General Agreement on Trade in Services (GATS)
Negotiated in the Uruguay round. GATS does not require any service to be deregulated or privatized.Government services are specially carved out of the agreement and are defined in the agreement as those that are not supplied commercially and do not compete with other suppliers but must be rationalized and be made transparent.
Intellectual Property Rights (IPR)
Intellectual Property (IP) refers to creations of the mind, such as inventions; literary and artistic works; designs; and symbols, names and images used in commerce. Intellectual property rights (IPRs) are the protections granted to the creators of IP which enable people to earn recognition or financial benefit from what they invent or create.
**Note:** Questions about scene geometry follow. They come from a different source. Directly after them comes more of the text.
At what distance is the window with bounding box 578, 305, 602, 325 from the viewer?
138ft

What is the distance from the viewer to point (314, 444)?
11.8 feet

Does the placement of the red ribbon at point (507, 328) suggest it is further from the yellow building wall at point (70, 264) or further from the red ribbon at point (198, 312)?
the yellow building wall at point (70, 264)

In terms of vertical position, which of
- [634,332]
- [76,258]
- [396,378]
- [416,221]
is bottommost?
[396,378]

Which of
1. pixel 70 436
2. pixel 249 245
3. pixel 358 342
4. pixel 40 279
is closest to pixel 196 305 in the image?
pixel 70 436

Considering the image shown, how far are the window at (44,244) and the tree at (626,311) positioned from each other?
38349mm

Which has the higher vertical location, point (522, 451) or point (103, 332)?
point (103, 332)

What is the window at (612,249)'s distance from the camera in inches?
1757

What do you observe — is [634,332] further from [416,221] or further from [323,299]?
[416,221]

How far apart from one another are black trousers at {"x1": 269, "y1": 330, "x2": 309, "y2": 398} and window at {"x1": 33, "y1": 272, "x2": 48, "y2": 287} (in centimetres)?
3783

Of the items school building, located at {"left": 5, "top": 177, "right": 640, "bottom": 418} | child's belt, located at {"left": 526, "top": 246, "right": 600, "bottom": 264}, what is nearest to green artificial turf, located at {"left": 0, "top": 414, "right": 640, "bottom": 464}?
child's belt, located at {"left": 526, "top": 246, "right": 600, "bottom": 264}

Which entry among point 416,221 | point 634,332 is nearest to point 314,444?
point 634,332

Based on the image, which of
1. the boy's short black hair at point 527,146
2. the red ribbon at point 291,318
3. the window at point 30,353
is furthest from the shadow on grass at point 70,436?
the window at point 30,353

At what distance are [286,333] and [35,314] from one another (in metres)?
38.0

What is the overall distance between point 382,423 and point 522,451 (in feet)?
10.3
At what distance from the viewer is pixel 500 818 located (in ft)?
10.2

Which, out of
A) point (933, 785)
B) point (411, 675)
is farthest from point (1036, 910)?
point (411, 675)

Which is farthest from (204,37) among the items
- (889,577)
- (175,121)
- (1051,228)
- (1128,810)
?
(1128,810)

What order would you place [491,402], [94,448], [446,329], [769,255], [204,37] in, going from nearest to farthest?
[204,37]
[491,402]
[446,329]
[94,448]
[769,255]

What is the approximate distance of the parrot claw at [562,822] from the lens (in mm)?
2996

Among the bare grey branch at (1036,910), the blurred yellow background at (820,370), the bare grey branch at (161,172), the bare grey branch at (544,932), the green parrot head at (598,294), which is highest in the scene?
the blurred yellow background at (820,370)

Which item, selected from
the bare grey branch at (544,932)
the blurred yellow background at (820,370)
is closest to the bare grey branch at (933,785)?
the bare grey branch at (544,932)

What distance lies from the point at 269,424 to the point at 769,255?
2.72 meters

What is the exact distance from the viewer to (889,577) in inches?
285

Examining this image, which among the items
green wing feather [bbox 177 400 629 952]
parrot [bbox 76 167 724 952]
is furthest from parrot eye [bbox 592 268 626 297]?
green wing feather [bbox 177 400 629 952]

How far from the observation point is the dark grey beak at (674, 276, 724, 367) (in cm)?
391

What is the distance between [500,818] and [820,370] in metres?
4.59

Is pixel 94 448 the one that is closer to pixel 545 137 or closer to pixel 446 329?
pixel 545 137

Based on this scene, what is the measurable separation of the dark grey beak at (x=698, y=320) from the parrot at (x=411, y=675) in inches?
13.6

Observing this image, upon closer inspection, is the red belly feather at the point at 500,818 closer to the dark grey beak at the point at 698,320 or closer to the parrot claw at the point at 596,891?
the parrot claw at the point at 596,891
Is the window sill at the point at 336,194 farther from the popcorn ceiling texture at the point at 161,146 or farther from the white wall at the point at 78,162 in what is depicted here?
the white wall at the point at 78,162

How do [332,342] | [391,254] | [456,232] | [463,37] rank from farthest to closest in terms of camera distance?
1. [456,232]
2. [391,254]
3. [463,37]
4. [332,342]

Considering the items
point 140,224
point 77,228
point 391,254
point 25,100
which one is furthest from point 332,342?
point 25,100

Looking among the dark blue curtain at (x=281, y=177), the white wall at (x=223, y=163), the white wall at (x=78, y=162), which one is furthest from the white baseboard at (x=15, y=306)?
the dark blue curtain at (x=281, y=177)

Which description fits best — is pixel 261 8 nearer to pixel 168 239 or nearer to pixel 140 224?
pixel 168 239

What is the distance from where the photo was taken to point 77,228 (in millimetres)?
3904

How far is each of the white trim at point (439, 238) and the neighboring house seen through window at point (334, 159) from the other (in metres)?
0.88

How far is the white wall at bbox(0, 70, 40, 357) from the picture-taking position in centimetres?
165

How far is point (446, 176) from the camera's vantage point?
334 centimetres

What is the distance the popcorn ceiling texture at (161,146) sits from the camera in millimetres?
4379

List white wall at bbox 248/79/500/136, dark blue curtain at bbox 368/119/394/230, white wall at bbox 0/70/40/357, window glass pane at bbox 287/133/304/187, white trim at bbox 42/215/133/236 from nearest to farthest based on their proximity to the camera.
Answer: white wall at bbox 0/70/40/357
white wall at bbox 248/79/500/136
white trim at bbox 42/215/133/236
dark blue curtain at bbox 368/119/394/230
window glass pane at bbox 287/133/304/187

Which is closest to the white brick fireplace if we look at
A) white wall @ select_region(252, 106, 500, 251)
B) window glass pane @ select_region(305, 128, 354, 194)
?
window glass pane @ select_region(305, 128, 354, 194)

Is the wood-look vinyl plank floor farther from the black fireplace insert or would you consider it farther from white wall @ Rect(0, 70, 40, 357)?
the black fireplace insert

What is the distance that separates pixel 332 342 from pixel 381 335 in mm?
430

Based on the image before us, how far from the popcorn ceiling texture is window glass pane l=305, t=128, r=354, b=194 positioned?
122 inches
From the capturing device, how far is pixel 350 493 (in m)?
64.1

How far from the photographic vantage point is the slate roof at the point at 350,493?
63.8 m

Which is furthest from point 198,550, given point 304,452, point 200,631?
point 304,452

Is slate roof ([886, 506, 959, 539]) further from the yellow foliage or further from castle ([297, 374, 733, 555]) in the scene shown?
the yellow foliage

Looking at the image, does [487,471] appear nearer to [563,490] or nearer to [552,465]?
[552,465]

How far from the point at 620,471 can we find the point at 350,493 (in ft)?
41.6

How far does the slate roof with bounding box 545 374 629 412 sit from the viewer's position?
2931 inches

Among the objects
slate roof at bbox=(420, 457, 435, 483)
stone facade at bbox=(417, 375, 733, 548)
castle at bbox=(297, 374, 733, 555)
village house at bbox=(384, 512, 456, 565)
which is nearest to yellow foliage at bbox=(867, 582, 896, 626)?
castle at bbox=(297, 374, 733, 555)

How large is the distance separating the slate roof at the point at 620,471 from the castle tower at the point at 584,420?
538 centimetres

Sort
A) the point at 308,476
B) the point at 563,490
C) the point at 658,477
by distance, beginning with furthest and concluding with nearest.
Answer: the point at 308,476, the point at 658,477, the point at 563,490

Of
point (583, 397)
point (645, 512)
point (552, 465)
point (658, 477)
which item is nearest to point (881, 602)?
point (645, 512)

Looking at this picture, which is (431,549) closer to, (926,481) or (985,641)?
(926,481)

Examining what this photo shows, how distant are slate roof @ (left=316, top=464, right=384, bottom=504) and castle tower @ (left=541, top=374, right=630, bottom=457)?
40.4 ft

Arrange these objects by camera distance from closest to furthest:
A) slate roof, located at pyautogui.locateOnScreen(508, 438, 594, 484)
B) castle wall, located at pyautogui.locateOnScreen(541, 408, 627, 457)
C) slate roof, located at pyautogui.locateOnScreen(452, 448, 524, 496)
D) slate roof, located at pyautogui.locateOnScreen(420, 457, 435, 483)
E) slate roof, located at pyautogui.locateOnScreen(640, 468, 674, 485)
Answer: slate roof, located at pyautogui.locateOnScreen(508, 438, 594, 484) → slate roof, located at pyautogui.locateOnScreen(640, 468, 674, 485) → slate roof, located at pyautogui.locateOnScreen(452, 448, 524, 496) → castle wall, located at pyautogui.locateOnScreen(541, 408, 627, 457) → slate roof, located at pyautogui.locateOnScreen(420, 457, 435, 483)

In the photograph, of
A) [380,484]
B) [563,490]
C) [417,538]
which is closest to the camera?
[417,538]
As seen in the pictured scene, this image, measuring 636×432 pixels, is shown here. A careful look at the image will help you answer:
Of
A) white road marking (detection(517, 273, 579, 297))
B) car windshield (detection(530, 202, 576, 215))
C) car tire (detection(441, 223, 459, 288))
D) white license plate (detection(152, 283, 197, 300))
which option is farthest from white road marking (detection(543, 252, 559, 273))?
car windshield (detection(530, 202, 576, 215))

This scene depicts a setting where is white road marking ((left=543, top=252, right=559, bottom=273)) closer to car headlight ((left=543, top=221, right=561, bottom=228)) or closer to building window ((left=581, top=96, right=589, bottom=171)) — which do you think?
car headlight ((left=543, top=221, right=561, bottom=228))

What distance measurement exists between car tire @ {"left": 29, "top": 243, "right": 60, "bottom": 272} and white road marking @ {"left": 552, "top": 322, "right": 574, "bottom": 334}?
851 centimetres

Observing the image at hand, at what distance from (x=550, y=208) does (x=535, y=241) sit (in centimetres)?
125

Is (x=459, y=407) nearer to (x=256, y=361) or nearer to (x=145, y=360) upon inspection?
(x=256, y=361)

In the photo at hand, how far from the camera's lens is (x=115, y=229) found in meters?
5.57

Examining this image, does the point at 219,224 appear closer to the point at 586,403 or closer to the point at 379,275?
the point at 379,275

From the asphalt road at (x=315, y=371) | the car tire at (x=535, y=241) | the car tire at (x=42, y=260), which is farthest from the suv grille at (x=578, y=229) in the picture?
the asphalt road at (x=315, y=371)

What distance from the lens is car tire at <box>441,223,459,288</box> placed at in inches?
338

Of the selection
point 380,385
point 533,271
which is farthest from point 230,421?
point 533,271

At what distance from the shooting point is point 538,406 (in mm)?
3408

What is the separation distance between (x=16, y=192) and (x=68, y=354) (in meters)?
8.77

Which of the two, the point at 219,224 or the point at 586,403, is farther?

Usually limited time.
IPR in India
1.Copyright: Copyrights protect the “expression of ideas”. Copyright Act 1957. 60 years.
2.Patents: A patent is a right, granted by the government, to exclude others from making, using, or selling your invention. “Indian Paten Act 1970”. 20 years.
3.Trademarks: Trademark is typically a name, word, phrase, logo, symbol, design, image or a combination of these elements. The Trade Marks Act 1999”. Can be Indefinite.
4.Trade Secrets: Broadly speaking, any confidential business information which provides an enterprise a competitive edge may be considered a trade secret. Are protected without any procedural formalities and can be protected for an unlimited period of time.
5.A geographical indication is a sign used on products that have a specific geographical origin and possess qualities or a reputation that are due to that origin. However, a protected geographical indication does not enable the holder to prevent someone from making a product using the same techniques as those set out in the standards for that indication. Protection for a geographical indication is usually obtained by acquiring a right over the sign that constitutes the indication. Trade Marks Act, 1999. Eg Basmati Rice, Banglar Rasogolla of West Bengal. 10 years.
6. Industrial Designs: In a legal sense, an industrial design constitutes the ornamental or aesthetic aspect of an article. Design Act 2000. 10 years.
“Ever greening of Patents” meaning
is referred to the practice whereby pharmaceutical firms extend the patent over products that are about to expire by doing minor reformulations or other iterations of the drug, without necessarily increasing the therapeutic efficacy.
Trade Related Aspects of Intellectual Property Rights (TRIPS)
establishes a minimum level of protection that each member country has to give to the intellectual property of fellow WTO members. Protection, Enforcement and technology transfer.
Generic Drugs:
A generic drug is a medication that has exactly the same active ingredient as the brand name drug and yields the same therapeutic effect. They do not need to contain the same inactive ingredients as the brand name product, say colour or taste can be different. However, a generic drug is generally marketed after the brand name drug’s patent has expired, which may take up to 20 years. So, during the protection period of 20 years, the patent owner tries to recover its cost which it has spent on research and development.